==== Data in this exercise

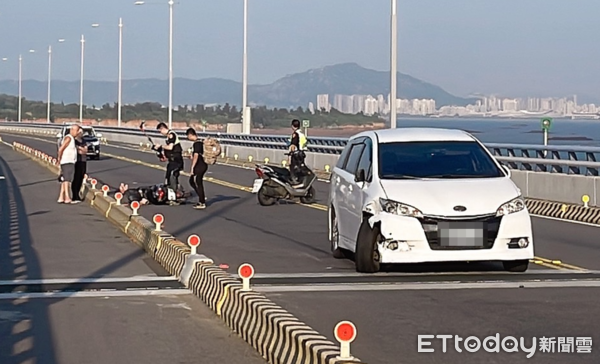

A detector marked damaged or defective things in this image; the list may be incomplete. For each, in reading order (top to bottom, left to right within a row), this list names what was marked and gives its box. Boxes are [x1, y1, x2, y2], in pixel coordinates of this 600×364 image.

damaged front bumper [366, 209, 536, 264]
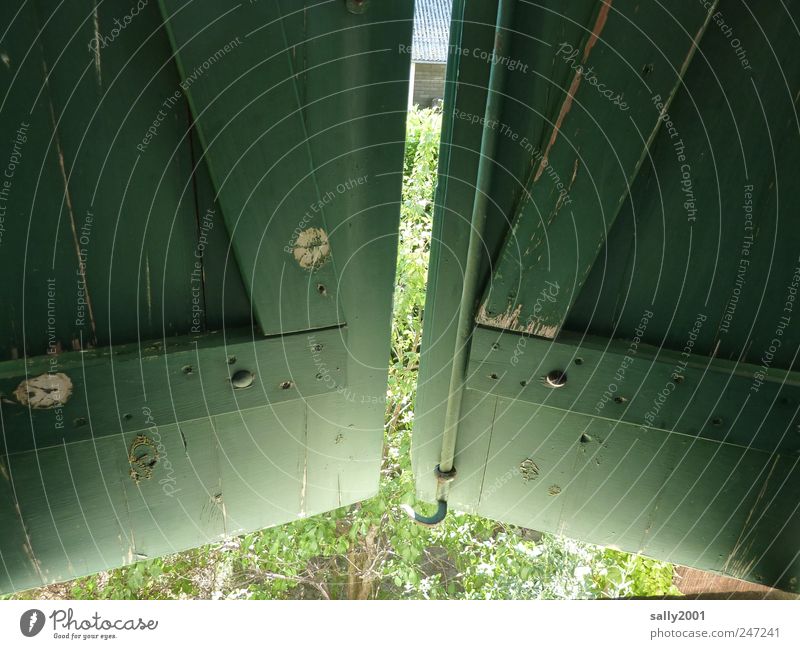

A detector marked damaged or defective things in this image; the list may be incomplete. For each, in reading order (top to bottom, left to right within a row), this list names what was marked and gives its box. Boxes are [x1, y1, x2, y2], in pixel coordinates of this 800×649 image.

rust stain [536, 0, 612, 182]
peeling paint [292, 227, 330, 270]
peeling paint [14, 372, 73, 408]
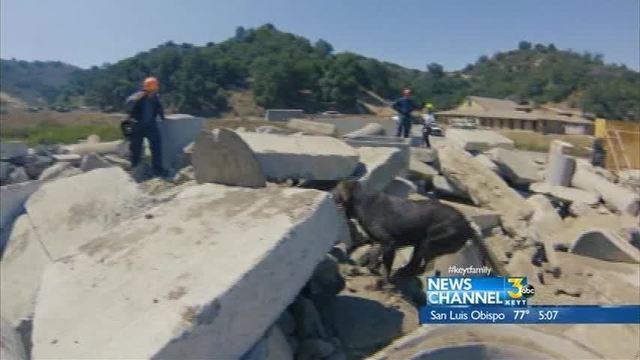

========

If a record holds a picture, drop the picture and return the rest of it exactly.

**Answer area:**
A detector marked damaged or defective things in this image; the list may be incomplete. For each, in reading order (top to bottom, left to right within a row), this list names what was marked and gives its box. Boxes are [x1, y1, x2, y2], in pixel coordinates of this 600×364 image.

damaged front bumper [366, 209, 536, 264]

A detector marked damaged or defective things in this image; the list may be incomplete. For each, in reading order (top to bottom, left to right within a row), this list names what was marked and gives its box. Boxes are [x1, y1, x2, y2], in pixel coordinates of this 800×649 image.

rust stain [536, 0, 612, 182]
peeling paint [292, 227, 330, 270]
peeling paint [14, 372, 73, 408]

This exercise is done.